Sylvia Moy, one of the first female producers at the legendary Motown Records, passed away last weekend at the age of 78 in Dearborn, Michigan, but the music she helped create still lives on. Sunday TODAY's Willie Geist honored Moy this morning during the show's Life Well Lived feature.
Moy is best known for co-writing Stevie Wonder's “Uptight (Everything’s Alright)," a No. 1 hit single she also helped him record.
While in the recording studio, Moy realized there wasn't a Braille transcription of the lyrics for Wonder to read, so she decided to sing the words to him through his earphones.
“I would stay a line ahead of him and we didn’t miss a beat,” she said in a 2014 video interview with producer Michelle Wilson.
Future collaborations with Wonder included the hits "I Was Made to Love Her" and "My Cherie Amour."
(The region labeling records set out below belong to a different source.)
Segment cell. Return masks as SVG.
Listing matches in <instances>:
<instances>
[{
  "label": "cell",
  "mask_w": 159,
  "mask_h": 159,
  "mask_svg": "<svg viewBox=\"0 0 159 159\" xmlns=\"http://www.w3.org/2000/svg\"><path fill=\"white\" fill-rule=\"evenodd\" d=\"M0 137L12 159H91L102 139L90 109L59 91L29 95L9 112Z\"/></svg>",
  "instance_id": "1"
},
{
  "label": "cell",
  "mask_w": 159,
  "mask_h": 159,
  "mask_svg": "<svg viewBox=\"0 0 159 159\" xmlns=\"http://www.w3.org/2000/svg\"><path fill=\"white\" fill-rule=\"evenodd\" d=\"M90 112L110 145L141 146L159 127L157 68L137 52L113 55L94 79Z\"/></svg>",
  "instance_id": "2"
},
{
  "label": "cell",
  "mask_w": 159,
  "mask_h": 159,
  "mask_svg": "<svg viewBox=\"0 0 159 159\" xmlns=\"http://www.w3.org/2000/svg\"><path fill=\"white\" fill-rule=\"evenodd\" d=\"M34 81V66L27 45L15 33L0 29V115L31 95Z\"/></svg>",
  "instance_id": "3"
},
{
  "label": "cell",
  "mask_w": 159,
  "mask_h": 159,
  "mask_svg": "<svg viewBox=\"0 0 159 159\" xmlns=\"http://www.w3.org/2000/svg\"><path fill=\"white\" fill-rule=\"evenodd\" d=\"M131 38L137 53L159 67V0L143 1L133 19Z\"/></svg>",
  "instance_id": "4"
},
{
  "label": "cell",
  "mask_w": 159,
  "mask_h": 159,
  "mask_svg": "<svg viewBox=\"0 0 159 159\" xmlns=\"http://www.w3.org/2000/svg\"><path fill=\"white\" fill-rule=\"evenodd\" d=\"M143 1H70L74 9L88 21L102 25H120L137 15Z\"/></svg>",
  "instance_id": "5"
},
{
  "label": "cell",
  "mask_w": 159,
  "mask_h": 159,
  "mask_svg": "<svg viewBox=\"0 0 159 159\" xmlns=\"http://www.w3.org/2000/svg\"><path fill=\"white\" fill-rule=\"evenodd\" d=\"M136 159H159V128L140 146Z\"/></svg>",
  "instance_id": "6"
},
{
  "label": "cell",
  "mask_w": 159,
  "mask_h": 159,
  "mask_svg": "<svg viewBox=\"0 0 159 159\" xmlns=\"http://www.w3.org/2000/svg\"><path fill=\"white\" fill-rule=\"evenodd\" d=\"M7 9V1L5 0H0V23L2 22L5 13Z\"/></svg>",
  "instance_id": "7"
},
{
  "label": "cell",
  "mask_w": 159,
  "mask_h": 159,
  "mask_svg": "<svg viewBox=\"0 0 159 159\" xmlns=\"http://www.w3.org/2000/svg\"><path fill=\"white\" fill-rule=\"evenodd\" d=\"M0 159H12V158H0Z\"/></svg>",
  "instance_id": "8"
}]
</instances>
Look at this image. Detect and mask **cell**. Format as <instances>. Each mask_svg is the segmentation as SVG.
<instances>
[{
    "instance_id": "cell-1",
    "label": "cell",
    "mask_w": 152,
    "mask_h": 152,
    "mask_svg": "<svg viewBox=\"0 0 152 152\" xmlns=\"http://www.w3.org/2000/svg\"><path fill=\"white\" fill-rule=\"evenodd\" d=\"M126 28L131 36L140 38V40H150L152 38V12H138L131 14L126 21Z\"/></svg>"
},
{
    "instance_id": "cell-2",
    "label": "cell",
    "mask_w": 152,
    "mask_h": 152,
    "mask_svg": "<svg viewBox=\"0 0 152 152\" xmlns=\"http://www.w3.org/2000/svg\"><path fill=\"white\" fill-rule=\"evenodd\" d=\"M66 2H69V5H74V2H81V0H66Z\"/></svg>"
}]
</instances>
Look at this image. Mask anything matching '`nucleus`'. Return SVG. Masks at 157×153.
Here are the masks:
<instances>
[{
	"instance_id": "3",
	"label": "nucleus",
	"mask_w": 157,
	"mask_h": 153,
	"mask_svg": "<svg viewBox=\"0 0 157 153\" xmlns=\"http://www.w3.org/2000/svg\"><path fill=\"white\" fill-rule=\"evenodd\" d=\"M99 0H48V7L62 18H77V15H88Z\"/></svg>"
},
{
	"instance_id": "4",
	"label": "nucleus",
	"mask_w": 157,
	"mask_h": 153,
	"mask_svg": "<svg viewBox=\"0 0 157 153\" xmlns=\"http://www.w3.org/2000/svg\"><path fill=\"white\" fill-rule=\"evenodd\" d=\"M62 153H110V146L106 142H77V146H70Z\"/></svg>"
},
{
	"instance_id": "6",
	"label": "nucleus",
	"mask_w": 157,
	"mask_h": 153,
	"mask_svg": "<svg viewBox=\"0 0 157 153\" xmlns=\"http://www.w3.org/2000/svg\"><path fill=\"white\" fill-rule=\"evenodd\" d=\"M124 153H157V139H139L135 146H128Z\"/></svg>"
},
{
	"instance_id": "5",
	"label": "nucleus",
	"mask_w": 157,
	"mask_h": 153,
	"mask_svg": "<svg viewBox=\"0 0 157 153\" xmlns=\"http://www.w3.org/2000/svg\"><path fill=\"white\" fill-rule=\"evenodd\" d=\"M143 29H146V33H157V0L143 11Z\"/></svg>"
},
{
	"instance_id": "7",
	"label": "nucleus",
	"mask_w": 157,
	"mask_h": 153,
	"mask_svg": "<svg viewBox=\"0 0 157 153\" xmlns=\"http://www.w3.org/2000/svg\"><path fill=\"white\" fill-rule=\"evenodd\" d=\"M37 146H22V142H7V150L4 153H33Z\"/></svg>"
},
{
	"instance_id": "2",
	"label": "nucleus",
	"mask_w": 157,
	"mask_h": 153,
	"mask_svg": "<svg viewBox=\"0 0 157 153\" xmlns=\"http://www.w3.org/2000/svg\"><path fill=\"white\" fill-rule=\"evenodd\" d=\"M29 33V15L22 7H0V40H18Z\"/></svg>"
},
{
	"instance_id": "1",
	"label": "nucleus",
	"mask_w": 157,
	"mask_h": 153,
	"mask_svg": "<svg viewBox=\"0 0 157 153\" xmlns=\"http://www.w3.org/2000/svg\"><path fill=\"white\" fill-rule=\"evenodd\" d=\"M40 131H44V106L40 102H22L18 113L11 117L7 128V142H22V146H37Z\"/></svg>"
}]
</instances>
"Sylvia Moy has made it possible to enrich my world of songs with some of the greatest lyrics," Wonder said in a statement to Rolling Stone. "But, not only that, she, through her participation and our co-writing those songs, helped me become a far better writer of lyrics.”
He added, "Maybe someday in eternity, at its given time and space, we will write together again. I love you, Sylvia."
Though she was one of the only women in her field, Moy worked with a number of major artists. In addition to Wonder, she co-wrote hits for Marvin Gaye and The Isley Brothers.
"She broke that glass ceiling for women in the music industry," her brother Melvin Moy said. "In the '60s, women weren't encouraged to play instruments, let alone be producers."
When Moy was inducted into the Songwriters Hall of Fame in 2006, Wonder was at the ceremony to surprise her.
Moy gave back to her native Detroit, starting a nonprofit group called Center for Creative Communications that worked with underprivileged children.
In an interview with the Detroit Free Press last year, she said she started the nonprofit to try "to encourage them to live a good life ... because that's how our parents were."